Turns out the highest human score is tough to find. It sounds weird saying "human," but I gotta distinguish between automated agents and us somehow. It turns out that a significant portion of Reddit high scores are simply made up — I talk about how to tell if a score is fake in How to identify a fake 2048 score.

Fortunately for us, there's a "2048 masters"4 website with a public leaderboard. The leaderboard there is our gold standard for undo-less, purely-human gameplay. There, the highest human score is 840,076, set by Popescu. Although we can't see the highest-value tile Popescu achieved, we can guestimate it's 32,768.

Popsecu achieved at least the 32,768 tile: Popescu's "Super Grandmaster" (Super GM) status, according to the 2048 Master's accreditation page, means they achieved the 32,768 tile twice. They likely achieved 32,768 again to reach their highest score yet.

Popescu did not achieve the 65,536 tile: Another Super GM u/733094_2 achieved a high score of 740,336 and likewise reached the 32,768 tile.

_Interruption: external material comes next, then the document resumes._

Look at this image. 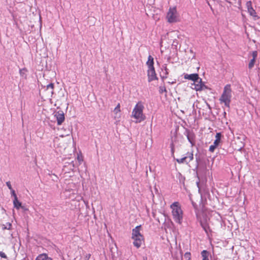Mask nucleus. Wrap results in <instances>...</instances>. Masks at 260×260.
I'll list each match as a JSON object with an SVG mask.
<instances>
[{"label":"nucleus","mask_w":260,"mask_h":260,"mask_svg":"<svg viewBox=\"0 0 260 260\" xmlns=\"http://www.w3.org/2000/svg\"><path fill=\"white\" fill-rule=\"evenodd\" d=\"M55 116L57 119V124L61 125L64 120V115L62 111H60L56 113Z\"/></svg>","instance_id":"9d476101"},{"label":"nucleus","mask_w":260,"mask_h":260,"mask_svg":"<svg viewBox=\"0 0 260 260\" xmlns=\"http://www.w3.org/2000/svg\"><path fill=\"white\" fill-rule=\"evenodd\" d=\"M144 106L141 102H139L134 107L132 113V117L136 120V122H141L146 119L143 113Z\"/></svg>","instance_id":"f257e3e1"},{"label":"nucleus","mask_w":260,"mask_h":260,"mask_svg":"<svg viewBox=\"0 0 260 260\" xmlns=\"http://www.w3.org/2000/svg\"><path fill=\"white\" fill-rule=\"evenodd\" d=\"M200 224L207 234H208L209 232L211 231L209 224L206 219L201 220Z\"/></svg>","instance_id":"f8f14e48"},{"label":"nucleus","mask_w":260,"mask_h":260,"mask_svg":"<svg viewBox=\"0 0 260 260\" xmlns=\"http://www.w3.org/2000/svg\"><path fill=\"white\" fill-rule=\"evenodd\" d=\"M141 225H138L133 229L132 233V239L134 240L133 244L137 248L141 246L144 242V238L140 233Z\"/></svg>","instance_id":"f03ea898"},{"label":"nucleus","mask_w":260,"mask_h":260,"mask_svg":"<svg viewBox=\"0 0 260 260\" xmlns=\"http://www.w3.org/2000/svg\"><path fill=\"white\" fill-rule=\"evenodd\" d=\"M146 65L148 67V69H155L154 67V59L151 55L148 56Z\"/></svg>","instance_id":"4468645a"},{"label":"nucleus","mask_w":260,"mask_h":260,"mask_svg":"<svg viewBox=\"0 0 260 260\" xmlns=\"http://www.w3.org/2000/svg\"><path fill=\"white\" fill-rule=\"evenodd\" d=\"M120 112V104H118L117 106L115 108L114 110V112L115 114H117L118 113Z\"/></svg>","instance_id":"4be33fe9"},{"label":"nucleus","mask_w":260,"mask_h":260,"mask_svg":"<svg viewBox=\"0 0 260 260\" xmlns=\"http://www.w3.org/2000/svg\"><path fill=\"white\" fill-rule=\"evenodd\" d=\"M246 6L247 9H249L250 8H252V2L251 1L247 2V3L246 4Z\"/></svg>","instance_id":"a878e982"},{"label":"nucleus","mask_w":260,"mask_h":260,"mask_svg":"<svg viewBox=\"0 0 260 260\" xmlns=\"http://www.w3.org/2000/svg\"><path fill=\"white\" fill-rule=\"evenodd\" d=\"M171 148L172 154L173 155L175 152V140H172L171 144Z\"/></svg>","instance_id":"5701e85b"},{"label":"nucleus","mask_w":260,"mask_h":260,"mask_svg":"<svg viewBox=\"0 0 260 260\" xmlns=\"http://www.w3.org/2000/svg\"><path fill=\"white\" fill-rule=\"evenodd\" d=\"M166 19L169 23H174L180 21L179 15L176 7L169 8L166 16Z\"/></svg>","instance_id":"39448f33"},{"label":"nucleus","mask_w":260,"mask_h":260,"mask_svg":"<svg viewBox=\"0 0 260 260\" xmlns=\"http://www.w3.org/2000/svg\"><path fill=\"white\" fill-rule=\"evenodd\" d=\"M46 88L47 90H49V92L51 94H52L53 93L54 84L53 83L49 84L48 85H47Z\"/></svg>","instance_id":"6ab92c4d"},{"label":"nucleus","mask_w":260,"mask_h":260,"mask_svg":"<svg viewBox=\"0 0 260 260\" xmlns=\"http://www.w3.org/2000/svg\"><path fill=\"white\" fill-rule=\"evenodd\" d=\"M193 85L194 87L193 88L196 91H202L205 89H207V86L205 85L204 82L202 81V79L199 78V80L197 82H194Z\"/></svg>","instance_id":"6e6552de"},{"label":"nucleus","mask_w":260,"mask_h":260,"mask_svg":"<svg viewBox=\"0 0 260 260\" xmlns=\"http://www.w3.org/2000/svg\"><path fill=\"white\" fill-rule=\"evenodd\" d=\"M172 209V214L174 221L181 224L183 219V211L180 203L178 202H174L170 206Z\"/></svg>","instance_id":"7ed1b4c3"},{"label":"nucleus","mask_w":260,"mask_h":260,"mask_svg":"<svg viewBox=\"0 0 260 260\" xmlns=\"http://www.w3.org/2000/svg\"><path fill=\"white\" fill-rule=\"evenodd\" d=\"M143 260H147V257H144V258H143Z\"/></svg>","instance_id":"2f4dec72"},{"label":"nucleus","mask_w":260,"mask_h":260,"mask_svg":"<svg viewBox=\"0 0 260 260\" xmlns=\"http://www.w3.org/2000/svg\"><path fill=\"white\" fill-rule=\"evenodd\" d=\"M187 156L181 158L176 159V161L179 164H183L184 162L187 163L192 160L193 159V154L192 152H188L186 153Z\"/></svg>","instance_id":"0eeeda50"},{"label":"nucleus","mask_w":260,"mask_h":260,"mask_svg":"<svg viewBox=\"0 0 260 260\" xmlns=\"http://www.w3.org/2000/svg\"><path fill=\"white\" fill-rule=\"evenodd\" d=\"M11 191L12 196H13L14 197V199L17 198V197L15 192V190L13 189H12V190H11Z\"/></svg>","instance_id":"c85d7f7f"},{"label":"nucleus","mask_w":260,"mask_h":260,"mask_svg":"<svg viewBox=\"0 0 260 260\" xmlns=\"http://www.w3.org/2000/svg\"><path fill=\"white\" fill-rule=\"evenodd\" d=\"M0 256L1 257H2V258H7V256L6 254L4 252H3L2 251L0 252Z\"/></svg>","instance_id":"cd10ccee"},{"label":"nucleus","mask_w":260,"mask_h":260,"mask_svg":"<svg viewBox=\"0 0 260 260\" xmlns=\"http://www.w3.org/2000/svg\"><path fill=\"white\" fill-rule=\"evenodd\" d=\"M13 204L14 207L17 209H19L20 207H21V203L18 201L17 198L14 199L13 201Z\"/></svg>","instance_id":"a211bd4d"},{"label":"nucleus","mask_w":260,"mask_h":260,"mask_svg":"<svg viewBox=\"0 0 260 260\" xmlns=\"http://www.w3.org/2000/svg\"><path fill=\"white\" fill-rule=\"evenodd\" d=\"M247 11L250 16H252L255 18H257L256 12L255 11V10L253 8V7L250 8L249 9H247Z\"/></svg>","instance_id":"dca6fc26"},{"label":"nucleus","mask_w":260,"mask_h":260,"mask_svg":"<svg viewBox=\"0 0 260 260\" xmlns=\"http://www.w3.org/2000/svg\"><path fill=\"white\" fill-rule=\"evenodd\" d=\"M147 76L148 82H151L157 79L155 69H148Z\"/></svg>","instance_id":"1a4fd4ad"},{"label":"nucleus","mask_w":260,"mask_h":260,"mask_svg":"<svg viewBox=\"0 0 260 260\" xmlns=\"http://www.w3.org/2000/svg\"><path fill=\"white\" fill-rule=\"evenodd\" d=\"M201 255L203 257L202 260H209V252L207 250H204L203 251H202L201 252Z\"/></svg>","instance_id":"f3484780"},{"label":"nucleus","mask_w":260,"mask_h":260,"mask_svg":"<svg viewBox=\"0 0 260 260\" xmlns=\"http://www.w3.org/2000/svg\"><path fill=\"white\" fill-rule=\"evenodd\" d=\"M221 138V134L220 133H217L215 136V140L213 143V145H211L209 147V150L211 152H213L215 149L218 146L219 143H220Z\"/></svg>","instance_id":"423d86ee"},{"label":"nucleus","mask_w":260,"mask_h":260,"mask_svg":"<svg viewBox=\"0 0 260 260\" xmlns=\"http://www.w3.org/2000/svg\"><path fill=\"white\" fill-rule=\"evenodd\" d=\"M252 59H256L257 56V52L256 51H254L252 52Z\"/></svg>","instance_id":"bb28decb"},{"label":"nucleus","mask_w":260,"mask_h":260,"mask_svg":"<svg viewBox=\"0 0 260 260\" xmlns=\"http://www.w3.org/2000/svg\"><path fill=\"white\" fill-rule=\"evenodd\" d=\"M35 260H52V258L51 257H48L47 254L42 253L39 254L36 257Z\"/></svg>","instance_id":"2eb2a0df"},{"label":"nucleus","mask_w":260,"mask_h":260,"mask_svg":"<svg viewBox=\"0 0 260 260\" xmlns=\"http://www.w3.org/2000/svg\"><path fill=\"white\" fill-rule=\"evenodd\" d=\"M184 78L185 79L193 81L194 82H197L199 80V75L197 73L191 74H185L184 76Z\"/></svg>","instance_id":"9b49d317"},{"label":"nucleus","mask_w":260,"mask_h":260,"mask_svg":"<svg viewBox=\"0 0 260 260\" xmlns=\"http://www.w3.org/2000/svg\"><path fill=\"white\" fill-rule=\"evenodd\" d=\"M6 184L8 186V187L9 188V189L10 190H12V186H11V183L10 181H8L6 182Z\"/></svg>","instance_id":"c756f323"},{"label":"nucleus","mask_w":260,"mask_h":260,"mask_svg":"<svg viewBox=\"0 0 260 260\" xmlns=\"http://www.w3.org/2000/svg\"><path fill=\"white\" fill-rule=\"evenodd\" d=\"M184 256L185 260H191V253L189 252H187L185 253Z\"/></svg>","instance_id":"412c9836"},{"label":"nucleus","mask_w":260,"mask_h":260,"mask_svg":"<svg viewBox=\"0 0 260 260\" xmlns=\"http://www.w3.org/2000/svg\"><path fill=\"white\" fill-rule=\"evenodd\" d=\"M11 226H12L11 224L10 223H8V226H6L4 224L2 225V228L3 230H5V229L9 230V229H11Z\"/></svg>","instance_id":"b1692460"},{"label":"nucleus","mask_w":260,"mask_h":260,"mask_svg":"<svg viewBox=\"0 0 260 260\" xmlns=\"http://www.w3.org/2000/svg\"><path fill=\"white\" fill-rule=\"evenodd\" d=\"M159 91L160 93H162L163 92H167V90L165 86H160Z\"/></svg>","instance_id":"393cba45"},{"label":"nucleus","mask_w":260,"mask_h":260,"mask_svg":"<svg viewBox=\"0 0 260 260\" xmlns=\"http://www.w3.org/2000/svg\"><path fill=\"white\" fill-rule=\"evenodd\" d=\"M255 60L256 59H252L250 60V61L248 64L249 69H251L253 67V66L255 64Z\"/></svg>","instance_id":"aec40b11"},{"label":"nucleus","mask_w":260,"mask_h":260,"mask_svg":"<svg viewBox=\"0 0 260 260\" xmlns=\"http://www.w3.org/2000/svg\"><path fill=\"white\" fill-rule=\"evenodd\" d=\"M187 138L188 141L190 143L191 146H193L195 143V135L193 133L187 131Z\"/></svg>","instance_id":"ddd939ff"},{"label":"nucleus","mask_w":260,"mask_h":260,"mask_svg":"<svg viewBox=\"0 0 260 260\" xmlns=\"http://www.w3.org/2000/svg\"><path fill=\"white\" fill-rule=\"evenodd\" d=\"M79 161H81L82 160V156L80 157L79 156H78L77 157Z\"/></svg>","instance_id":"7c9ffc66"},{"label":"nucleus","mask_w":260,"mask_h":260,"mask_svg":"<svg viewBox=\"0 0 260 260\" xmlns=\"http://www.w3.org/2000/svg\"><path fill=\"white\" fill-rule=\"evenodd\" d=\"M232 98V88L230 84H226L223 89V92L219 98L221 104L223 103L224 106L229 108Z\"/></svg>","instance_id":"20e7f679"}]
</instances>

So, in short, humans have attained a high score of 840,000, with the largest tile being 32,768. This again outperforms all of our competitors so far, barely outperforming the best algorithms to date.

Humans may have had an edge in time though. Academic interest appears to have fizzled after 2016, whereas players continued to improve on the highest score until recently. Popescu set his own world record sometime between November 2020 and March 2021.

Takeaways

All of our competitors today — 2048-specific algorithms, human experts, and even naive agents — all outperform the "AI overlord" LLMs. No amounting of prompt engineering will overcome the 500x difference in scores, so we can rest easy for a bit: Algorithm designers and players alike still dominate 2048.


back to Guide to Hacking



  1. Llama2 requires HuggingFace PRO to call the execution API for, so I've excluded it from these results. 

  2. nneonneo's score was produced by an independent researcher — as far as I can tell — running nneonneo's algorithm 1,000 times. According to the author Dr. Olson in his post, "The best instance built a 32.768 tile and stayed alive long enough to reach a score of 839,732." 

  3. aszczepanski's score is the reported average over 100 runs for the designer's best algorithm. However, I couldn't find the highest score even in the author's paper

  4. The website shut down in May 2023, but their leaderboard is still online. In anticipation of the website eventually going down, I've linked to the Web Archive versions of their website, above.